I have a large dataset with hundreds of variables collected over several timepoints. The variables are already defined by timepoint, but each observation is a different timepoint. It's like the dataset was planned in wide format but collected in long format, like this:
data have;
input id timepoint $ var_t1 var_t2 var_t3 note_t1 $ note_t2 $ note_t3 $;
datalines;
1 time_1 1 . . note1 . .
1 time_2 . 2 . . note2 .
1 time_3 . . 3 . . note3
2 time_1 1 . . note1 . .
2 time_2 . 2 . . note2 .
2 time_3 . . 3 . . note3
;
run;
The variable timepoint
is redundant; the variables already describe the timepoint. I need to collapse the dataset into a single observation per id (into just the standard wide format), like this:
data want;
input id var_t1 var_t2 var_t3 note_t1 $ note_t2 $ note_t3 $;
datalines;
1 1 2 3 note1 note2 note3
2 1 2 3 note1 note2 note3
;
run;
Note: Unfortunately, variable names do not always end in _t1, _t2, etc. as in my example (e.g., note_t1_2) so I cannot easily reference suffixes.
My first thought was to break up the dataset into separate visit datasets (data timepoint_1_have; set have; if timepoint = "time_1";
, etc.), and then merge them by id. A straight merge resulted in loss of data (I'm sure that was obvious, but I thought maybe the missing values would be overwritten). So I thought, I'll drop all the variables with only missing values before merging by id. This proved incredibly difficult and I cannot find a way to do this for both character and numeric variables without pages of macros...

• Questions on the material:
1. In the post, swap "dataset" for "data set" and write out the passage from "I have a large" up to and including "2 time_2 . 2 . . note2 .".
2. Say whether each statement agrees with the post. For each one, answer yes or no and quote the words of the post that decide it.
(a) The goal is a single observation per id.
(b) The variable names always end in _t1, _t2, and so on.
(c) A straight merge kept all of the data.

• Data section:
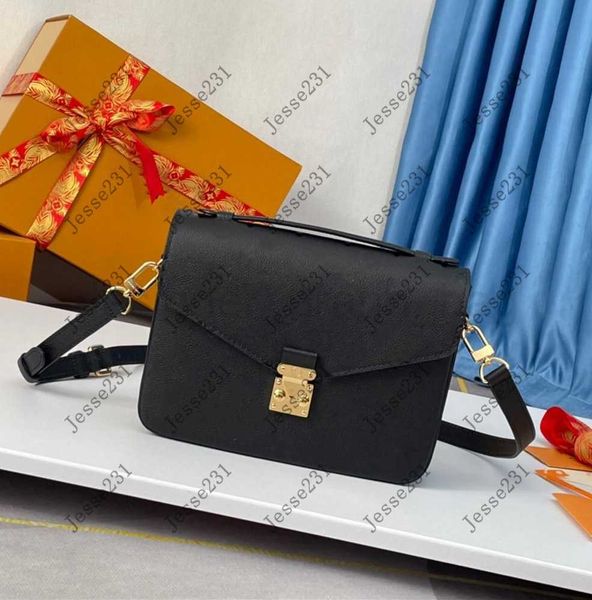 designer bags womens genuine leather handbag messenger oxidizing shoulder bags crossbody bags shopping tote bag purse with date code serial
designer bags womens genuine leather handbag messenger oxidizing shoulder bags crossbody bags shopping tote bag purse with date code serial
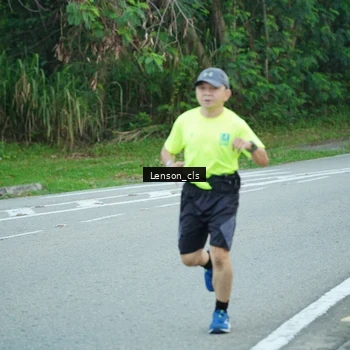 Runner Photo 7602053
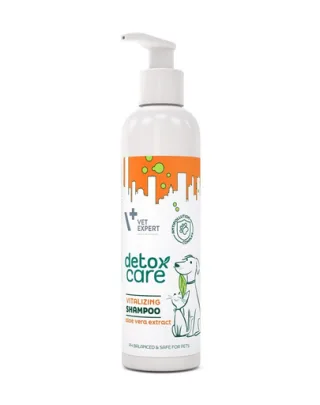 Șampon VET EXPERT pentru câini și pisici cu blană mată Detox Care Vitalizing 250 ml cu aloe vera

• Solutions per task:
1.
I have a large data set with hundreds of variables collected over several timepoints. The variables are already defined by timepoint, but each observation is a different timepoint. It's like the data set was planned in wide format but collected in long format, like this:
data have;
input id timepoint $ var_t1 var_t2 var_t3 note_t1 $ note_t2 $ note_t3 $;
datalines;
1 time_1 1 . . note1 . .
1 time_2 . 2 . . note2 .
1 time_3 . . 3 . . note3
2 time_1 1 . . note1 . .
2 time_2 . 2 . . note2 .

2.
(a) Yes: "I need to collapse the dataset into a single observation per id"
(b) No: "variable names do not always end in _t1, _t2, etc."
(c) No: "A straight merge resulted in loss of data"